Die Pektin-Substanzen im Saft tragen zur Ausscheidung von Schlacken und Schadstoffen aus dem Organismus bei und verstärken die Darmperistaltik, was die Funktion des Verdauungstraktes verbessert. Dieses Getränk ist besonders nützlich bei Funktionsstörungen der Drüsen des Verdauungstraktes (Darm und Magen). Zudem wird empfohlen, den Saft bei Nierenerkrankungen, Lebererkrankungen sowie bei Anämie zu konsumieren. Der Apfelsinensaft besitzt zudem ausgeprägte antibakterielle und antiseptische Eigenschaften; daher kann er zur Behandlung und Prophylaxe von Zahnfleischentzündungen sowie Halsinfektionen eingesetzt werden.

Der tägliche Verzehr einer Tasse Apfelsinensaft neutralisiert teilweise die schädlichen Auswirkungen von Nikotin auf die Gesundheit von Rauchern. Zudem ist das Getränk bei Infektionskrankheiten mit hohem Fieber wertvoll, da es eine ausgeprägte fiebersenkende Wirkung entfaltet.

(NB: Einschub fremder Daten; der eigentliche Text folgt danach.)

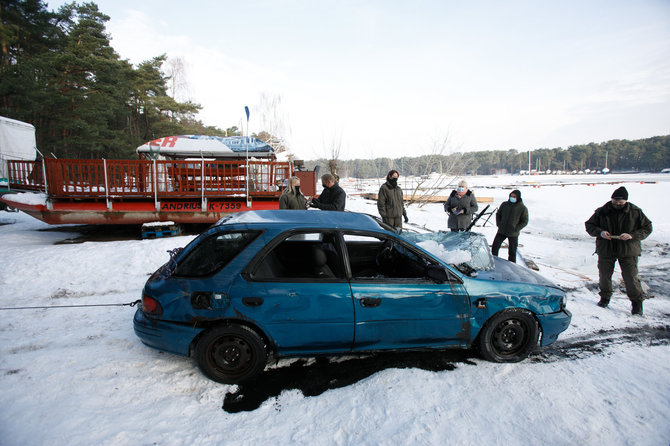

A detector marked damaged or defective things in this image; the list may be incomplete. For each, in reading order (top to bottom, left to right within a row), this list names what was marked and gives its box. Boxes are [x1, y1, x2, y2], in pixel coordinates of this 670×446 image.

damaged blue car [135, 212, 572, 384]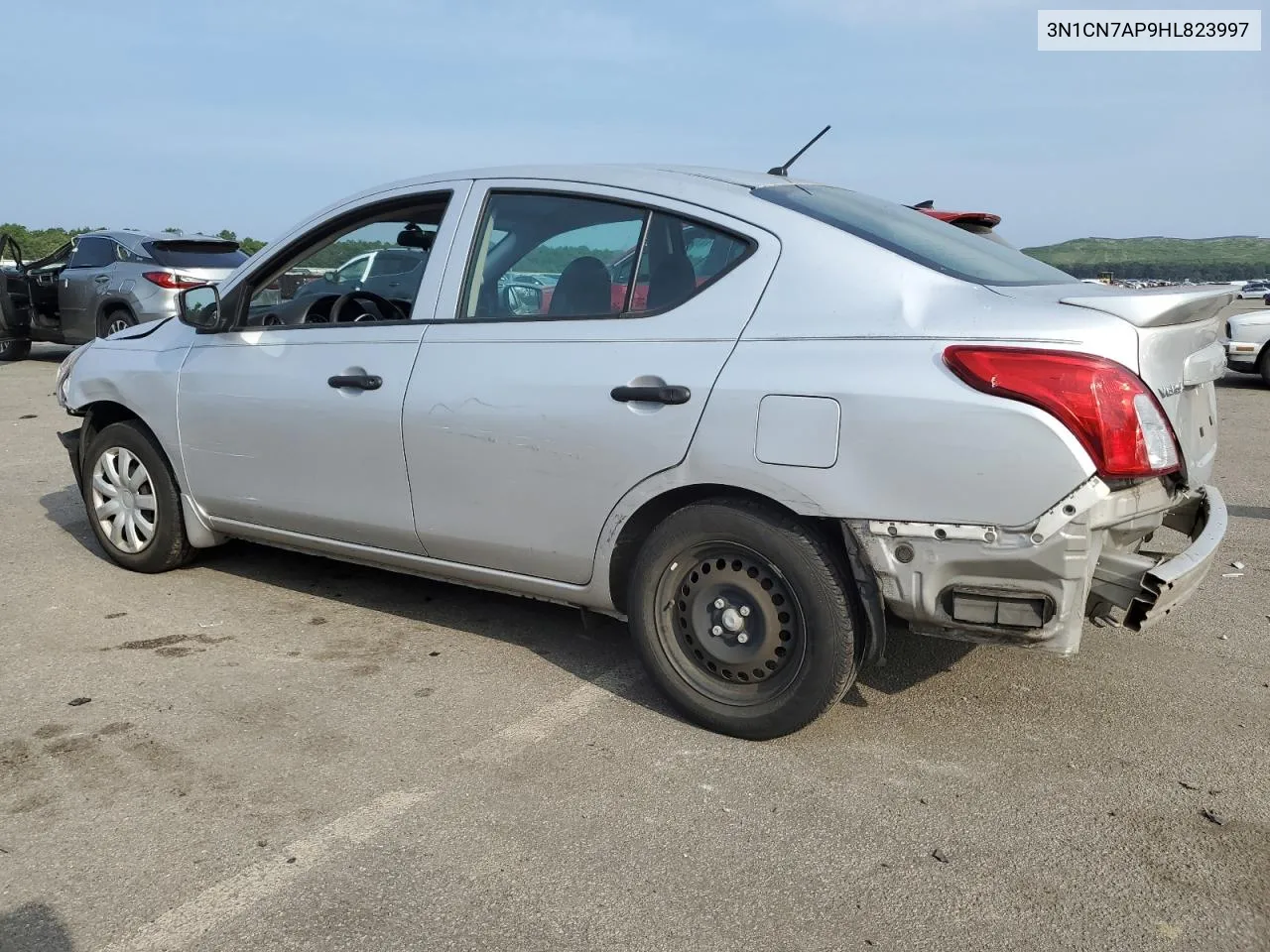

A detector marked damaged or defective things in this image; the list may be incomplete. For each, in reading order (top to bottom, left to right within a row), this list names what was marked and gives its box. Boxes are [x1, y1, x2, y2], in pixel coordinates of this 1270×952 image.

damaged rear bumper [849, 480, 1222, 658]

Die Popularität dieses Getränks in der Kosmetik beruht auf dem Gehalt an Vitaminen und Zitronensäure. Die Zitronensäure hilft, Pigmentflecken von der Haut zu entfernen und hellt sie auf.

Der Schaden des Apfelsinensafts

Der Schaden kann den Apfelsinensaft dem Organismus bei Enteritis, Pankreatitis, Cholelithiasis, Dyskinesie der Gallengänge sowie Urolithiasis zugefügt werden. Apfelsaft wird aus der Orange gewonnen kann den Apfelsinensaft dem Organismus bei der Enteritis, der Pankreatitis, der Cholelithiasis, der Dyskinesie scheltschewywodjaschtschich der Wege und urolitiase auftragen.

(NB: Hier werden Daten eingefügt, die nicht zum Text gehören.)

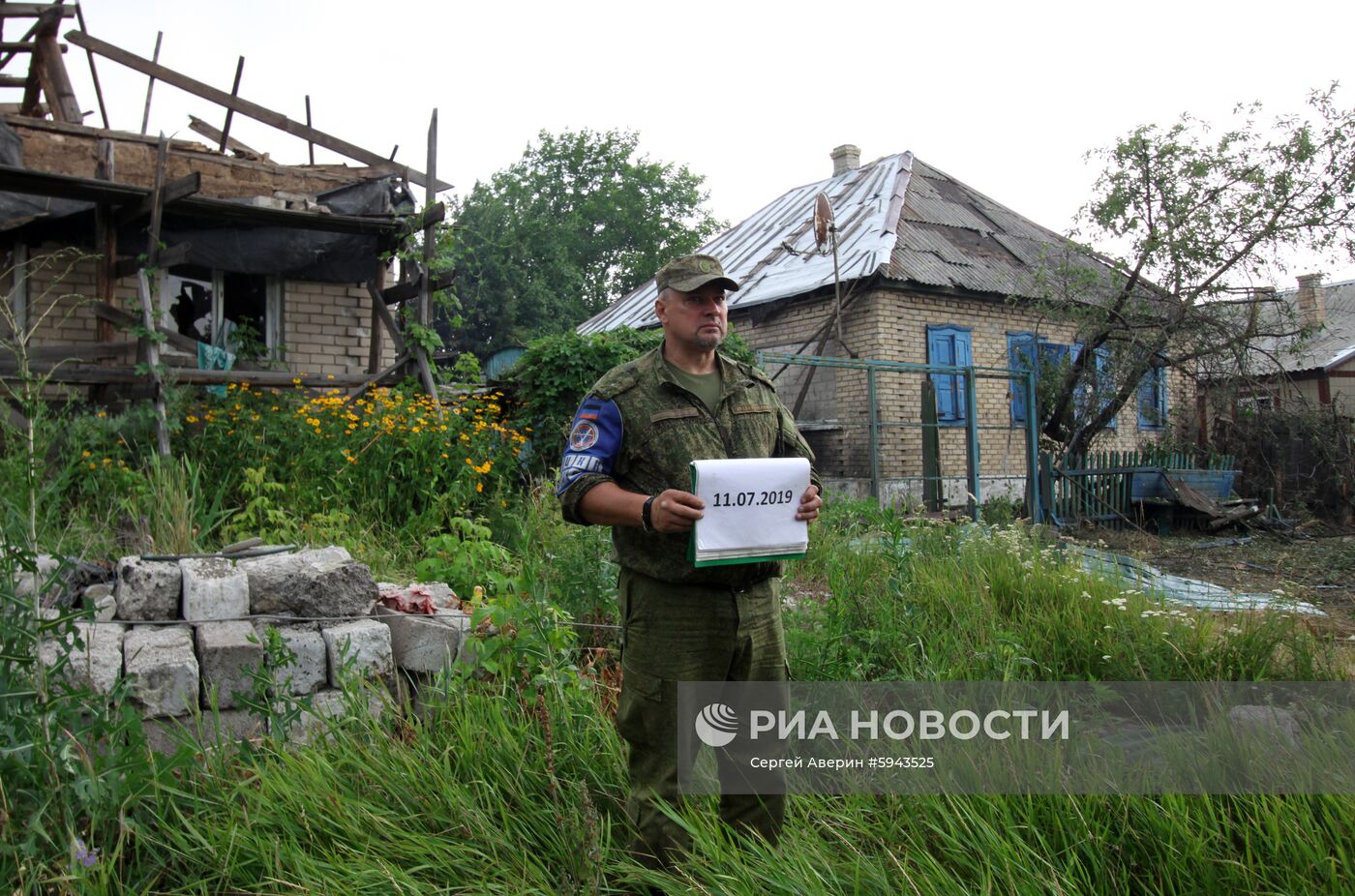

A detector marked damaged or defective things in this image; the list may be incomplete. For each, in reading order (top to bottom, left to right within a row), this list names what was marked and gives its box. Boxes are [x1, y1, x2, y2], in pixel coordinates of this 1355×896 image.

damaged metal roofing [580, 148, 1078, 333]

Ein übermäßiger Saftkonsum ist ferner bei Magengeschwüren, Cholezystitis, Kolitis oder hyperazider Gastritis kontraindiziert.

Ein ungebremster Konsum von Saft erhöht das Risiko einer Entwicklung eines Typ-2-Diabetes, da in diesem Getränk sowie in den Apfelsinen ein erheblicher Zuckergehalt enthalten ist.

Die schädlichen Auswirkungen des Apfelsinensafts können sich auch im zerstörenden Effekt auf den Zahnschmelz zeigen; daher ist es bei der Aufnahme ratsam, einen Strohhalm zu verwenden. Der Verzehr von Saft sollte unmittelbar nach der Zubereitung erfolgen, um sicherzustellen, dass die nützlichen Komponenten durch Sauerstoff nicht zerstört wurden. Die Einnahme dieses Getränks ist optimalerweise für 30 Minuten vor dem Essen vorgesehen. Bei der ersten Anwendung empfiehlt es sich, die Dosis auf 50–60 ml Saft zu beschränken. Fehlt das Brennen und die Übelkeit, kann die Dosis schrittweise bis auf einen Liter pro Tag erhöht werden.

Der Saft sollte in Keramik- oder Gläsern aufbewahrt werden.

Ob Darauf sollten Sie achten:

In vier Tafeln dunkler Schokolade sind etwa zweihundert Kalorien enthalten. Wenn Sie nicht abnehmen möchten, sollten Sie pro Tag nicht mehr als zwei Tafeln konsumieren.